The last poll option is not a valid reason to not deploy the cameras. Every officer will be required to explain every missing second of video and audio. Every missing second is extremely incriminating.
Quis custodiet ipsos custodes? (Score:5, Insightful)
Finally, we have an answer to that. Not sure if I like the answer, though:
Youtube.
Re:About things "accidentally breaking" (Score:2, Insightful)
But chances are YOU WANT SELECTIVE ENFORCEMENT.
For the good of the community you want police officers to make value judgements.

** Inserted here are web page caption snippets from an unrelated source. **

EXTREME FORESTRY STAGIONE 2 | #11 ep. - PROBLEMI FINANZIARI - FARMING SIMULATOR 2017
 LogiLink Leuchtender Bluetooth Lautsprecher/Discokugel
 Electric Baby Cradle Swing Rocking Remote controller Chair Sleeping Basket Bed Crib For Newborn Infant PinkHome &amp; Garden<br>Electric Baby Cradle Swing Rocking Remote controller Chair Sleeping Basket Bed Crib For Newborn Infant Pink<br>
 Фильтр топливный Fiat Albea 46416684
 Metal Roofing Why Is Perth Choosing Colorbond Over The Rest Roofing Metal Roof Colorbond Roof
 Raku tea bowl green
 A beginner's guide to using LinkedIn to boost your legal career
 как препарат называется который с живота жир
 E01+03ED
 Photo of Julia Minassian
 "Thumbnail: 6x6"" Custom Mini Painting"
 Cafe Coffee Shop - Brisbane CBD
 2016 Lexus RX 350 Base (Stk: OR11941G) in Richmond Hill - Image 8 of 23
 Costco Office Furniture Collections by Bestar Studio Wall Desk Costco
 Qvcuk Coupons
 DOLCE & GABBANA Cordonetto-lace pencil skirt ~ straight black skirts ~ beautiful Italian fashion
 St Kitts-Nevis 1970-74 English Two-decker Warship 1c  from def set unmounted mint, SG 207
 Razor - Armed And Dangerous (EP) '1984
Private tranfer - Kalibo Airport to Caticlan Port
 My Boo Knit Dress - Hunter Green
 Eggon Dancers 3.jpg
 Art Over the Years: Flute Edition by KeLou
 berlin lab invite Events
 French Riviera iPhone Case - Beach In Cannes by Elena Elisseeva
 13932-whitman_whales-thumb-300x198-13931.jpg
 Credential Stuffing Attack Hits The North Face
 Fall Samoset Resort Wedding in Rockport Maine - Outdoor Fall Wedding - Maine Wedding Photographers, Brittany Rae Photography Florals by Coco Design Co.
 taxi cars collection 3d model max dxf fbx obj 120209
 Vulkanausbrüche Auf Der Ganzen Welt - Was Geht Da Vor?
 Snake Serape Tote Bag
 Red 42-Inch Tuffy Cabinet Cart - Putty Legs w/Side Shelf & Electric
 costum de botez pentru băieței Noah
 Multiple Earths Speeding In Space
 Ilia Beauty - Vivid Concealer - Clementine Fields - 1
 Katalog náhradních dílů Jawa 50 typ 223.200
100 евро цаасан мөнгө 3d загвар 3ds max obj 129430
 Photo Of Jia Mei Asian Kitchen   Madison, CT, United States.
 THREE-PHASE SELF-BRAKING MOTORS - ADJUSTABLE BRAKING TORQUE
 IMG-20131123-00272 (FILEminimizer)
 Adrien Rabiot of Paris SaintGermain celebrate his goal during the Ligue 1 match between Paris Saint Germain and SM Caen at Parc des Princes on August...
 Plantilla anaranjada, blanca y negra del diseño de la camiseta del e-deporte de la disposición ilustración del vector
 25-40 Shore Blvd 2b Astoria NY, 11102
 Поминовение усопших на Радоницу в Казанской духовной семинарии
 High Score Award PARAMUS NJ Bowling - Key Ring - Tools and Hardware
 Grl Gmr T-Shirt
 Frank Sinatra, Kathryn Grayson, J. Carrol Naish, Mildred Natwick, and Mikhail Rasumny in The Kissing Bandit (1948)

If you leave officers to have to follow the letter of the law, those same terribly vindictive laws are going to lock a lot of otherwise good people away for years.
If now all on film and archived, there's also the possibility of: as evident, officer X let this granny go free for this, we have record of it, selective enforcement, now my client (who is a terrible piece of trash) clearly must be let go as well. We are also pursuing civil charges against the officer as well.
Have you ever candidly talked with police officers? The things they have to deal with, the absolute trash that everyone is pleading for to make go away. If they can just find anything at all...
"accidental" breakage (Score:4, Insightful)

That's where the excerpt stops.